Goal of the exercise:
Below are records; reproduce exactly the lines from the one containing "How far is point" through the end, both included, and only those.

[Start Supplied material]

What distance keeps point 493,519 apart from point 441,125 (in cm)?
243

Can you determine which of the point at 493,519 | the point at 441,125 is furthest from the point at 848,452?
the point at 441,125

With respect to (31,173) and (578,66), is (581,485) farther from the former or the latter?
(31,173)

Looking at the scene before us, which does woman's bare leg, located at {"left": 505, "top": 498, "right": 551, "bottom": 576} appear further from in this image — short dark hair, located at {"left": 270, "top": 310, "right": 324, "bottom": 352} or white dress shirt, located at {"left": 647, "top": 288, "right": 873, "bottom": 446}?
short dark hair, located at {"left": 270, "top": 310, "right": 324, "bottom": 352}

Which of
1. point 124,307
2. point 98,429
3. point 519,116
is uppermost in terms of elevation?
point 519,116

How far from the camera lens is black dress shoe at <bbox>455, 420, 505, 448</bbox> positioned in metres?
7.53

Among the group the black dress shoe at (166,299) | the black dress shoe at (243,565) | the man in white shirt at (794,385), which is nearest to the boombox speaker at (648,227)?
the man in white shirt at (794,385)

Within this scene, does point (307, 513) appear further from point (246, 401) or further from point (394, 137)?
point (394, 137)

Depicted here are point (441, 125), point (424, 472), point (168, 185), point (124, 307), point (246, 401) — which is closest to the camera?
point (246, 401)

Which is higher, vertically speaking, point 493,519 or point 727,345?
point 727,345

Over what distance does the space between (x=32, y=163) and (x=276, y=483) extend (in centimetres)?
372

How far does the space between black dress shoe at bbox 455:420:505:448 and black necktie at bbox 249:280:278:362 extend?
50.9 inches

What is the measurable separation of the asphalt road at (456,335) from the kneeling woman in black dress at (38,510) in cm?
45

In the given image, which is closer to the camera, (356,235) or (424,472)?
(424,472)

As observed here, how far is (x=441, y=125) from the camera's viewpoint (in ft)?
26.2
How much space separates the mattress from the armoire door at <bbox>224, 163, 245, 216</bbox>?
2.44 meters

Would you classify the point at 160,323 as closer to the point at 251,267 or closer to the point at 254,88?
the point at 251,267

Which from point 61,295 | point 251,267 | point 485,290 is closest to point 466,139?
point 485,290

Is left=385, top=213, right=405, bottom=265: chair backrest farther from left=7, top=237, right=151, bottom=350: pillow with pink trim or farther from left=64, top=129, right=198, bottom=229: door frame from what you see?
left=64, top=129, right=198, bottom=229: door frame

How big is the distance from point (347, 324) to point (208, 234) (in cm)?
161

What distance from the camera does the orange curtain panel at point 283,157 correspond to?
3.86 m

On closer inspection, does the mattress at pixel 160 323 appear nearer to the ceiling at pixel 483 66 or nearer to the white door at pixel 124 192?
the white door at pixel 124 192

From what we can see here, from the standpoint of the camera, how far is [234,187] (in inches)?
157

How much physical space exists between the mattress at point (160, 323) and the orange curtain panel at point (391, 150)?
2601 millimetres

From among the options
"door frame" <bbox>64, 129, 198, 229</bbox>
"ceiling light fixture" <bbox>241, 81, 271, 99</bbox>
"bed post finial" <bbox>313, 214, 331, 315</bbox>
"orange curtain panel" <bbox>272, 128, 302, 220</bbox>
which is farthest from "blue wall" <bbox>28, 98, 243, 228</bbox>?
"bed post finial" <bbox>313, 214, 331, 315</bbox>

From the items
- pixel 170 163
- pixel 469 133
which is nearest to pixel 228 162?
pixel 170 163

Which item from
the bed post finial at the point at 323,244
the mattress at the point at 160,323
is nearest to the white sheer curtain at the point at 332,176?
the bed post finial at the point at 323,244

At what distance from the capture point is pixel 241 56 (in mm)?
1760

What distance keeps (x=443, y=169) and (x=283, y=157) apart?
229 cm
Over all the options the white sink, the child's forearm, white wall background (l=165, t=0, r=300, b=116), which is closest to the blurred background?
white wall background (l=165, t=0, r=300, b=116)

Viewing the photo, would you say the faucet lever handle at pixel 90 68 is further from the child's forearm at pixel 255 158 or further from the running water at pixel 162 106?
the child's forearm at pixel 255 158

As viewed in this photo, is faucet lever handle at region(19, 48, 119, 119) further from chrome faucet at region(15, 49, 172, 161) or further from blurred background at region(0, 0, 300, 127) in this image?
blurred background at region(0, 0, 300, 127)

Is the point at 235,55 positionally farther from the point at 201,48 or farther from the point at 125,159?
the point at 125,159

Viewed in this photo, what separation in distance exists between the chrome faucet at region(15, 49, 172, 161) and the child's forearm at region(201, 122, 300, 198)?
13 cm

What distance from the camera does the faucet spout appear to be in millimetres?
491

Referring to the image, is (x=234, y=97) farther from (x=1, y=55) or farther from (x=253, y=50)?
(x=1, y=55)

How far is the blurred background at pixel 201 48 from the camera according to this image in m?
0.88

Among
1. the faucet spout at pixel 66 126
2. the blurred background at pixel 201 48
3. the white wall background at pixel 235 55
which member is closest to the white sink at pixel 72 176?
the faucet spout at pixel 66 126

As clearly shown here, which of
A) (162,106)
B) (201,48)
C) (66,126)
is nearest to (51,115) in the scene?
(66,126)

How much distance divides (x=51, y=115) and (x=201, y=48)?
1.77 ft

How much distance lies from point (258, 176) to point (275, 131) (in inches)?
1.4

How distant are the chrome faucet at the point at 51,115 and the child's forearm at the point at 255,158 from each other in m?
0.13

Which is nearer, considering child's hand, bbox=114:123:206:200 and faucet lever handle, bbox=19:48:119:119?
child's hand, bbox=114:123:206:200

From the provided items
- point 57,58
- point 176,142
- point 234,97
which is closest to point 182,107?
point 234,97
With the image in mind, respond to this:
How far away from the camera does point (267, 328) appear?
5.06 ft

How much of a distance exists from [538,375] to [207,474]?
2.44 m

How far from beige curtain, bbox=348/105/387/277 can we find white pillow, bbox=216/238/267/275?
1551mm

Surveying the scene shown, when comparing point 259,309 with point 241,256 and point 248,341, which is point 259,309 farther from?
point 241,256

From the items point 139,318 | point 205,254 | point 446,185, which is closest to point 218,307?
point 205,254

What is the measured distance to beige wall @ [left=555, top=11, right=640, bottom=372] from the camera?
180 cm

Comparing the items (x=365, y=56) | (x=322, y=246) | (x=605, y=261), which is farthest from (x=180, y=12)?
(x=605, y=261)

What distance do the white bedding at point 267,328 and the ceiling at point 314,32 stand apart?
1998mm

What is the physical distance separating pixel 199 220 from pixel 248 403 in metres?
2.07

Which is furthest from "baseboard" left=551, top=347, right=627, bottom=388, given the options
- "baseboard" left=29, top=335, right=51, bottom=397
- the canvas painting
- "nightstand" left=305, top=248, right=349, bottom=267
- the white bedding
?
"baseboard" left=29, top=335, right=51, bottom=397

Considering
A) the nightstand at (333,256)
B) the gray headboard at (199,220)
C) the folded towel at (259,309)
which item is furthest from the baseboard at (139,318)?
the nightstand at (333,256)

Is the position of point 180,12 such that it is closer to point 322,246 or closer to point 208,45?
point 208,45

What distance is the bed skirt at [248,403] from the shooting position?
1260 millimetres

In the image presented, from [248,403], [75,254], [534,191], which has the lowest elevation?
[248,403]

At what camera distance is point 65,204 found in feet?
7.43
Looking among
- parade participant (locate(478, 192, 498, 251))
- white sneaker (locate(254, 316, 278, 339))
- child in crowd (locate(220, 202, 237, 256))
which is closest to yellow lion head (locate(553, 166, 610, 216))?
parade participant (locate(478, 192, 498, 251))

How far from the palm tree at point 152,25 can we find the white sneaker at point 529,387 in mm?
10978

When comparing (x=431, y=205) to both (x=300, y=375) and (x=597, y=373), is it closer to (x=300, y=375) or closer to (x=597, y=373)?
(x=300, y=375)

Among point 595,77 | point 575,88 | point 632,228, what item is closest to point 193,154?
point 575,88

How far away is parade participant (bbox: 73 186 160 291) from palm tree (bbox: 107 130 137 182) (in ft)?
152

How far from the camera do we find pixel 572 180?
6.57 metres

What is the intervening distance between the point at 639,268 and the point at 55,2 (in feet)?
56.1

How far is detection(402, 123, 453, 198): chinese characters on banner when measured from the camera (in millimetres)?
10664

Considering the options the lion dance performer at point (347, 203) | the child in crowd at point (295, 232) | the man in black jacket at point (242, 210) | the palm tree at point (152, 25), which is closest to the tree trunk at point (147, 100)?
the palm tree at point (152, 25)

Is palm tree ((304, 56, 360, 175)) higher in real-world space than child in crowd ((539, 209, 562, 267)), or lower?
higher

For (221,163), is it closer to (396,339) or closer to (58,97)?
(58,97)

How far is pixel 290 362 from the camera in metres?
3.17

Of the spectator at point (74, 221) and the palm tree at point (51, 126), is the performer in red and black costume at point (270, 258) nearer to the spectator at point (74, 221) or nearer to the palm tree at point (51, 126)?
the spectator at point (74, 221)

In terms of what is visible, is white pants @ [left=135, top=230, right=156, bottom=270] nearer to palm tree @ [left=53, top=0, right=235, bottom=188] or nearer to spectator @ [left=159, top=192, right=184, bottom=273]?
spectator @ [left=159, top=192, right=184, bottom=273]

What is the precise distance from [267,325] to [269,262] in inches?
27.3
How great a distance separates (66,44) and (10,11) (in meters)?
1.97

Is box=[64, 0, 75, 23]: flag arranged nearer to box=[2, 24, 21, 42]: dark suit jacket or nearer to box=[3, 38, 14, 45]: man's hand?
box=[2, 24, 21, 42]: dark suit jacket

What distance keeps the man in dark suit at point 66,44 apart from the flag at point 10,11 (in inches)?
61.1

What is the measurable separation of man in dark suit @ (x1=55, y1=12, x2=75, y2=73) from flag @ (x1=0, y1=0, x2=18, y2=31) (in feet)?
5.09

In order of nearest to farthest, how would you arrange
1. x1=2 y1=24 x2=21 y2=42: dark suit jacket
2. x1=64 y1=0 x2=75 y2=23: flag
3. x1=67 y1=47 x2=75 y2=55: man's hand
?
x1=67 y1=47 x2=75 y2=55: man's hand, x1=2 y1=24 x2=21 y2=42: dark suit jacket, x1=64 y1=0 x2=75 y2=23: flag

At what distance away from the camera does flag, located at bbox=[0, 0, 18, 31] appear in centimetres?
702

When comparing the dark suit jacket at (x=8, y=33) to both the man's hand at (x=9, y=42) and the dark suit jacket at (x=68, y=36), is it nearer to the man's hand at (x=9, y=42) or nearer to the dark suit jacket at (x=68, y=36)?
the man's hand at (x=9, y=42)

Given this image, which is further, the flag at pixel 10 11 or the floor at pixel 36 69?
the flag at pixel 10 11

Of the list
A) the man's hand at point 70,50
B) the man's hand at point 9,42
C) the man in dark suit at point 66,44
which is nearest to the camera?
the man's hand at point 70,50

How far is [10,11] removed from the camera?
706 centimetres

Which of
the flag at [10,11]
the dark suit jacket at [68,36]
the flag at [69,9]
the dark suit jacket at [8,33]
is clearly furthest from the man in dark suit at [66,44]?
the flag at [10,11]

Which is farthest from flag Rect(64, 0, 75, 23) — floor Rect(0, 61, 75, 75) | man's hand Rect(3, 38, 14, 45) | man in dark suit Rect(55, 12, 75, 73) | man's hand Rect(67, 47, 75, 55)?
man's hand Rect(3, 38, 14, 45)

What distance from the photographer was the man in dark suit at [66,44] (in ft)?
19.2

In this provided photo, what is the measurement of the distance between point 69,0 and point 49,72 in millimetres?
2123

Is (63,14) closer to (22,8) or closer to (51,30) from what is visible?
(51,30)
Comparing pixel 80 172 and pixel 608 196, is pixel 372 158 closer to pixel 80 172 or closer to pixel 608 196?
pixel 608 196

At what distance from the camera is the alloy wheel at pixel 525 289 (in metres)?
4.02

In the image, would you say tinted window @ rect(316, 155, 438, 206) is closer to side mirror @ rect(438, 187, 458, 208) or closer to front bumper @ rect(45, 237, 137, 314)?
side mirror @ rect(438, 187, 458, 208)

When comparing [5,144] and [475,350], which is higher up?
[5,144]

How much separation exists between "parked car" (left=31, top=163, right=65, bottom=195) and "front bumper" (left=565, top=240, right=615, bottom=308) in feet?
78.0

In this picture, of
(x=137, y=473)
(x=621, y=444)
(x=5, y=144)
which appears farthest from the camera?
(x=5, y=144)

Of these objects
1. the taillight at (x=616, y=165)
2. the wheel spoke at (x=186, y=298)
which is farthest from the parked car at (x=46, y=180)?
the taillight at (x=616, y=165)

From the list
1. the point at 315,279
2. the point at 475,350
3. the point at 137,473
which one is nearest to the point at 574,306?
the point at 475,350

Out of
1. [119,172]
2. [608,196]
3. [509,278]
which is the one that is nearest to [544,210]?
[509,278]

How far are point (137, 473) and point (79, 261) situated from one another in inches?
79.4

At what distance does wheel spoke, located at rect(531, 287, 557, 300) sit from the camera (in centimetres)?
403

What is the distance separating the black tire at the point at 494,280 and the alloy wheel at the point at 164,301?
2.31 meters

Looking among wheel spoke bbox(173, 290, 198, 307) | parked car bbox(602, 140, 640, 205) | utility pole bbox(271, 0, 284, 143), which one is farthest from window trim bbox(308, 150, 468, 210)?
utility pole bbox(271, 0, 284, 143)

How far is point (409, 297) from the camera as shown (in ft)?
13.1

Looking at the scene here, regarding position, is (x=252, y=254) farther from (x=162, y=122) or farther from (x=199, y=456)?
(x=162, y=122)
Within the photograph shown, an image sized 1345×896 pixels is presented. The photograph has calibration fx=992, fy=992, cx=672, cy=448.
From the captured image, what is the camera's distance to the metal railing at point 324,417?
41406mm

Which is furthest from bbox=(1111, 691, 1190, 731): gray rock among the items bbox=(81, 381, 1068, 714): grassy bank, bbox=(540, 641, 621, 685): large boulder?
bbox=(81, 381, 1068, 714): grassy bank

[End Supplied material]

Worked answer:
How far is point (409, 297) from the camera as shown (in ft)?
13.1

Looking at the scene here, regarding position, is (x=252, y=254) farther from (x=162, y=122) or farther from (x=199, y=456)?
(x=162, y=122)
Within the photograph shown, an image sized 1345×896 pixels is presented. The photograph has calibration fx=992, fy=992, cx=672, cy=448.
From the captured image, what is the camera's distance to the metal railing at point 324,417?
41406mm

Which is furthest from bbox=(1111, 691, 1190, 731): gray rock among the items bbox=(81, 381, 1068, 714): grassy bank, bbox=(540, 641, 621, 685): large boulder?
bbox=(81, 381, 1068, 714): grassy bank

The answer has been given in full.